>> START
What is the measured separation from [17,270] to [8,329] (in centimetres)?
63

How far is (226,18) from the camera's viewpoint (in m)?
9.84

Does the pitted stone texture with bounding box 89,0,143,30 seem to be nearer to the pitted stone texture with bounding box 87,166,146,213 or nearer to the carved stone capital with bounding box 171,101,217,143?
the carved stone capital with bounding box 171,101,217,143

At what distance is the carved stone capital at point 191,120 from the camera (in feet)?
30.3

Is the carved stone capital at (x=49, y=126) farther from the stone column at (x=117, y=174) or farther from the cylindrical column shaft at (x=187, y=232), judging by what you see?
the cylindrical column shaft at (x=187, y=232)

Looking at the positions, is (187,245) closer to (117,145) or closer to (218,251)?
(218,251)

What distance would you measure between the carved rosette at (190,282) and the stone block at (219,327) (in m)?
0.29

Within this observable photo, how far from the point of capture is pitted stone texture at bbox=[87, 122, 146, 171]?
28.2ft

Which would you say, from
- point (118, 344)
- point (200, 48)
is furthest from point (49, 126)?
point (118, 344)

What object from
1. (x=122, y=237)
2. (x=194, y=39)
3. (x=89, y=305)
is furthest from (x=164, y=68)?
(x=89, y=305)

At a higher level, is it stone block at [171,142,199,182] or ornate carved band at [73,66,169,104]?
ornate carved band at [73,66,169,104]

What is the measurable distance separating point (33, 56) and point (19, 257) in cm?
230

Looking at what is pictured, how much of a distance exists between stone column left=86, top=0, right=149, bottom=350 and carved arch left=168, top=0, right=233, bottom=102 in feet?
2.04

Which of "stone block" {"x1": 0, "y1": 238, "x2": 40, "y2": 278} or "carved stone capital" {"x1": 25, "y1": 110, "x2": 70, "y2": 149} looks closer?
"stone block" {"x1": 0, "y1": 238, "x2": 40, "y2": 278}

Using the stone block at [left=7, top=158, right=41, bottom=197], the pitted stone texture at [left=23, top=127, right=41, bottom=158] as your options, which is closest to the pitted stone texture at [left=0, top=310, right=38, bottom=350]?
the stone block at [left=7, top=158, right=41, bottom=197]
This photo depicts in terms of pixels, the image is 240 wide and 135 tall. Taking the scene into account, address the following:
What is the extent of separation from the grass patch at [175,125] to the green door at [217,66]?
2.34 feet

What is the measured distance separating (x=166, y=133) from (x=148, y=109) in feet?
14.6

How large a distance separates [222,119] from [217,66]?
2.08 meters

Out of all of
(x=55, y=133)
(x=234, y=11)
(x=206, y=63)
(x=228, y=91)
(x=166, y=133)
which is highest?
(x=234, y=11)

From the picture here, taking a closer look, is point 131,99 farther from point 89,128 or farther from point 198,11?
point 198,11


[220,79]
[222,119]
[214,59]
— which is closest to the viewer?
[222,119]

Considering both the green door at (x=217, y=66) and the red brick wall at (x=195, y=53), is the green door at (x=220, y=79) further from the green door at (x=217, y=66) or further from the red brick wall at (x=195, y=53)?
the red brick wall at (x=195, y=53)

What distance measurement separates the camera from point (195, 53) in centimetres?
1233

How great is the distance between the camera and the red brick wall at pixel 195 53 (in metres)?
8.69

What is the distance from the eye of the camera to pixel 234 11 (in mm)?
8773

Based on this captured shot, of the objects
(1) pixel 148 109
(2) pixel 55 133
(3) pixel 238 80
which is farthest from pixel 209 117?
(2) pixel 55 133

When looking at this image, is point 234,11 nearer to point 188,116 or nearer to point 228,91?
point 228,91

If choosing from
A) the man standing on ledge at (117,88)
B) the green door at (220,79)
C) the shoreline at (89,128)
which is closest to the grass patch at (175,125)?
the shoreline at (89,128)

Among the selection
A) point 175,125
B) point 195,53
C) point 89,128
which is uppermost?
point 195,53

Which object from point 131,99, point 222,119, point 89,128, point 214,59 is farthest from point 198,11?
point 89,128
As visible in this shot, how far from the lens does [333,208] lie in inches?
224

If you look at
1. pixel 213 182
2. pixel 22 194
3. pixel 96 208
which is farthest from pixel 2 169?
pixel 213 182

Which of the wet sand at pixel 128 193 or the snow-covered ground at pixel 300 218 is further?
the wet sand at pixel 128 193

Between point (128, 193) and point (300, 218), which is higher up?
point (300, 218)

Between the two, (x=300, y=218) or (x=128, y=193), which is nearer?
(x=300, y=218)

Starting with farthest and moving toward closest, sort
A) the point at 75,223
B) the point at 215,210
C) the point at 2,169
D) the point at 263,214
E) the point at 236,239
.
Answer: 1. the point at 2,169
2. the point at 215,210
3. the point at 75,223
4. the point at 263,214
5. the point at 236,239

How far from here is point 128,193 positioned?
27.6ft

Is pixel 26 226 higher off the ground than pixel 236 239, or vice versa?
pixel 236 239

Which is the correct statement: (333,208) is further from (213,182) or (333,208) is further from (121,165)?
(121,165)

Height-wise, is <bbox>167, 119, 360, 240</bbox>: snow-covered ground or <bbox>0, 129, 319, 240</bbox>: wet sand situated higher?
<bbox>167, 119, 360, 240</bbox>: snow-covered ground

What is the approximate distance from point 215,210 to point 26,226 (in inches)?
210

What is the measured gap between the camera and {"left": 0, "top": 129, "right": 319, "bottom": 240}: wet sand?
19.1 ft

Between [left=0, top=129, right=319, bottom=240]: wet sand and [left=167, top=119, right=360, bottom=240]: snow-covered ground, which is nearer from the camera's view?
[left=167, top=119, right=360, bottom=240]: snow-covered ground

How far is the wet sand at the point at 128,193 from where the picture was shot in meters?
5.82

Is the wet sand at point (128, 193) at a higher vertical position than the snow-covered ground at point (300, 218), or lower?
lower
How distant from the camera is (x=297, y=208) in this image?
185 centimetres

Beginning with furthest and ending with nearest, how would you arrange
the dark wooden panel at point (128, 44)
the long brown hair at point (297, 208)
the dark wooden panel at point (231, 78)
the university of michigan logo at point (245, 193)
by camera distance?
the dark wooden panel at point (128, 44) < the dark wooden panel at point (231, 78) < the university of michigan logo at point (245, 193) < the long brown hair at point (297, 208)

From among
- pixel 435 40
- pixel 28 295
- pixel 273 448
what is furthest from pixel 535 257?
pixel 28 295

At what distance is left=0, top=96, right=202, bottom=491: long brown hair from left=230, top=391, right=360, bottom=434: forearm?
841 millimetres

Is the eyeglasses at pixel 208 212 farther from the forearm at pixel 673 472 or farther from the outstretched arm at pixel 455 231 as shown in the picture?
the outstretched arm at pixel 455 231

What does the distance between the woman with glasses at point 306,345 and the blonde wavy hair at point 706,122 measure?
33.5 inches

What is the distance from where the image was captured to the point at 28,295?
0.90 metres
>> END
>> START
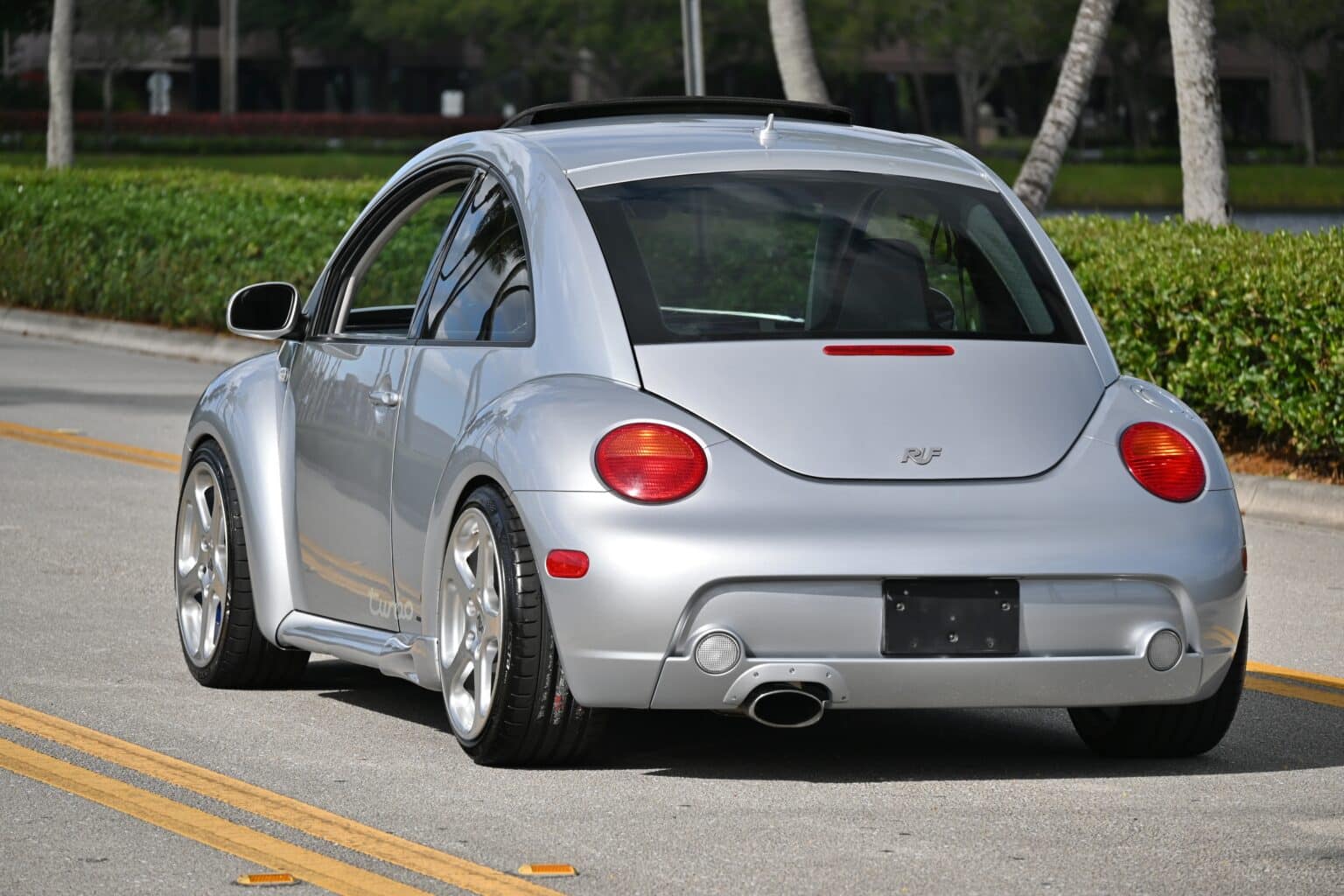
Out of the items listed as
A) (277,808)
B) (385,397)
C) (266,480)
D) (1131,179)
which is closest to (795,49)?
>> END
## Task requirements:
Please find every line in the entries that contains the word "closer", and copy each of those lines out.

## Correct response:
Looking at the positions, is (187,245) closer to (117,145) or closer to (218,251)?
Which of "stone block" {"x1": 0, "y1": 238, "x2": 40, "y2": 278} or "carved stone capital" {"x1": 25, "y1": 110, "x2": 70, "y2": 149} looks closer?
From the picture here, taking a closer look, is point 131,99 farther from point 89,128 or farther from point 198,11?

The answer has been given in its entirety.